*RECORDED DATA*.
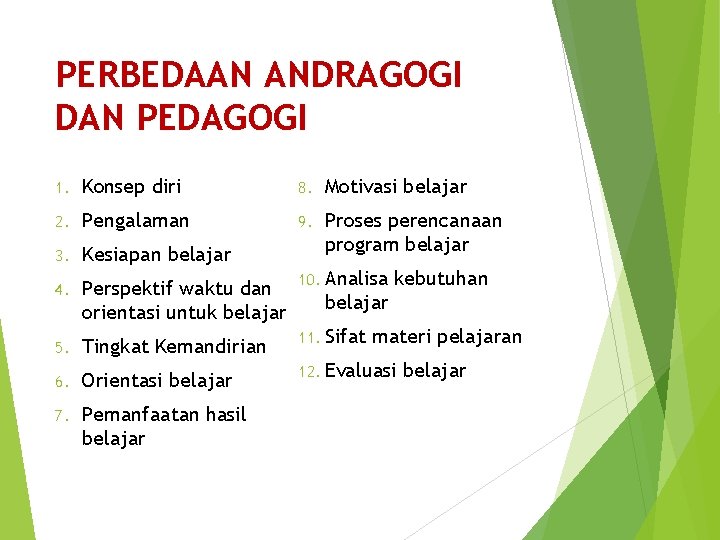 PERBEDAAN ANDRAGOGI DAN PEDAGOGI

1. Konsep diri
2. Pengalaman
3. Kesiapan belajar
4. Perspektif waktu dan orientasi untuk belajar
5. Tingkat Kemandirian
6. Orientasi belajar
7. Pemanfaatan hasil belajar

8. Motivasi belajar
9. Proses perencanaan program belajar
10. Analisa kebutuhan belajar
11. Sifat materi pelajaran
12. Evaluasi belajar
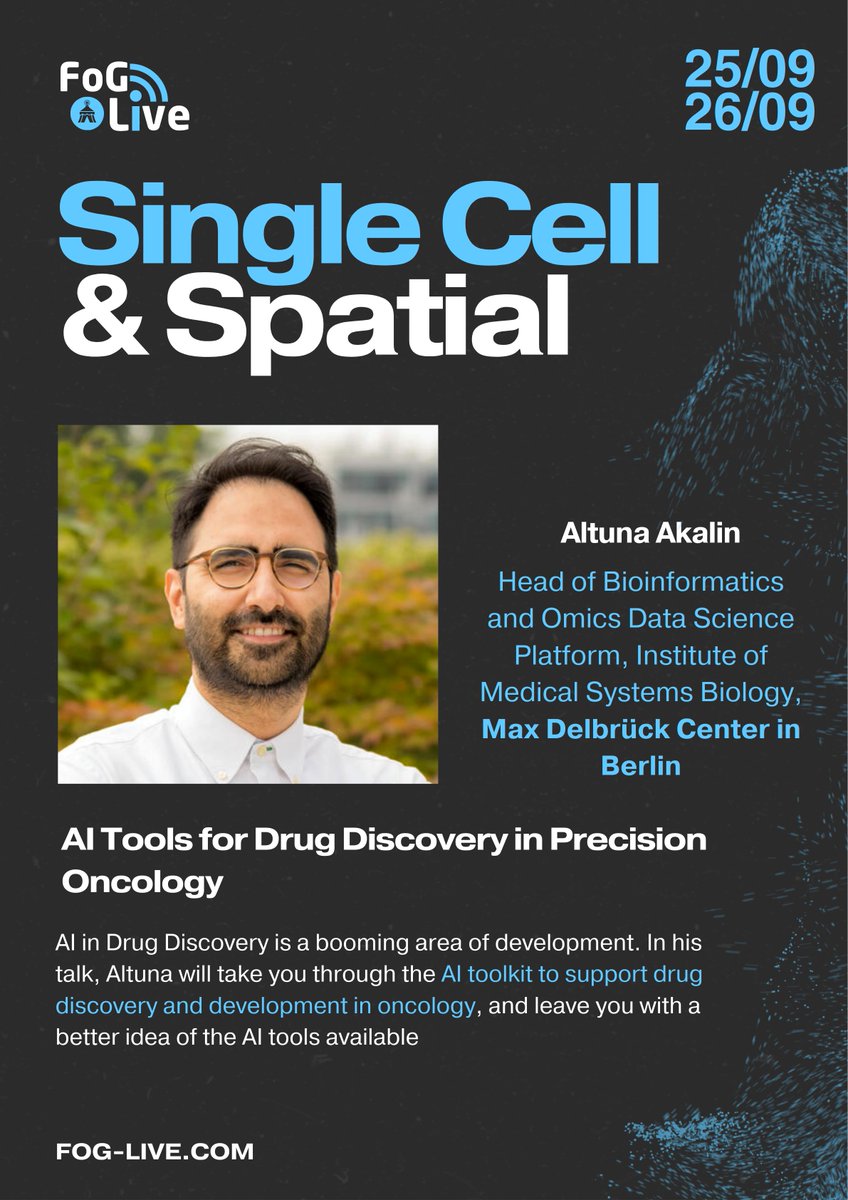 FoG Live

25/09
26/09

Single Cell & Spatial

Altuna Akalin

Head of Bioinformatics and Omics Data Science Platform, Institute of Medical Systems Biology, Max Delbrück Center in Berlin

AI Tools for Drug Discovery in Precision Oncology

AI in Drug Discovery is a booming area of development. In his talk, Altuna will take you through the AI toolkit to support drug discovery and development in oncology, and leave you with a better idea of the AI tools available

FOG-LIVE.COM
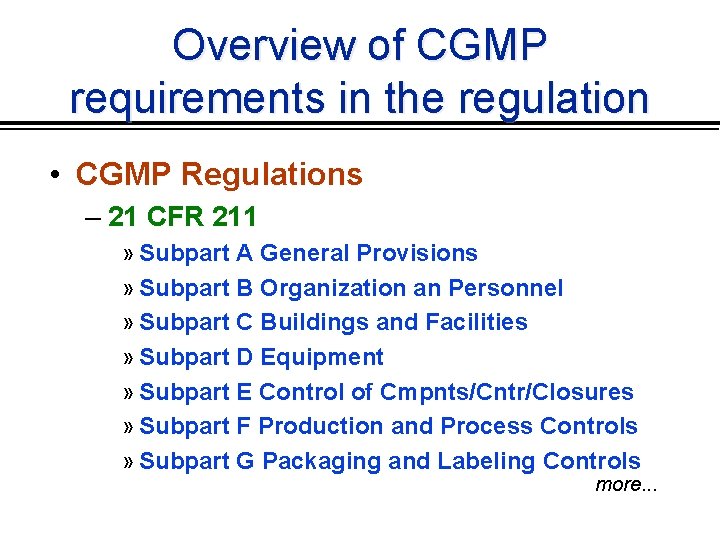 Overview of CGMP requirements in the regulation

• CGMP Regulations

– 21 CFR 211

» Subpart A General Provisions

» Subpart B Organization an Personnel

» Subpart C Buildings and Facilities

» Subpart D Equipment

» Subpart E Control of Cmpnts/Cntr/Closures

» Subpart F Production and Process Controls

» Subpart G Packaging and Labeling Controls

more...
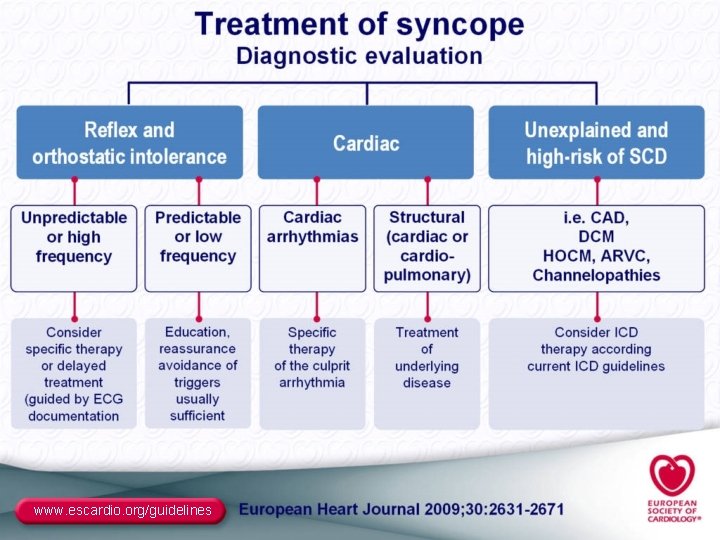 Treatment of syncope
Diagnostic evaluation

Reflex and orthostatic intolerance

Cardiac

Unexplained and high-risk of SCD

Unpredictable or high frequency

Predictable or low frequency

Cardiac arrhythmias

Structural (cardiac or cardio-pulmonary)

i.e. CAD, DCM HOCM, ARVC, Channelopathies

Consider specific therapy or delayed treatment (guided by ECG documentation

Education, reassurance avoidance of triggers usually sufficient

Specific therapy of the culprit arrhythmia

Treatment of underlying disease

Consider ICD therapy according current ICD guidelines

www.escardio.org/guidelines

European Heart Journal 2009;30:2631-2671

EUROPEAN SOCIETY OF CARDIOLOGY®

*REQUIRED ACTION*.
One stretch of the lines above is wanted, from the line that contains "i.e. CAD, DCM HOCM, ARVC, Channelopathies" through the line that contains "www.escardio.org/guidelines". Output it exactly.

*WRITTEN RESPONSE*.
i.e. CAD, DCM HOCM, ARVC, Channelopathies

Consider specific therapy or delayed treatment (guided by ECG documentation

Education, reassurance avoidance of triggers usually sufficient

Specific therapy of the culprit arrhythmia

Treatment of underlying disease

Consider ICD therapy according current ICD guidelines

www.escardio.org/guidelines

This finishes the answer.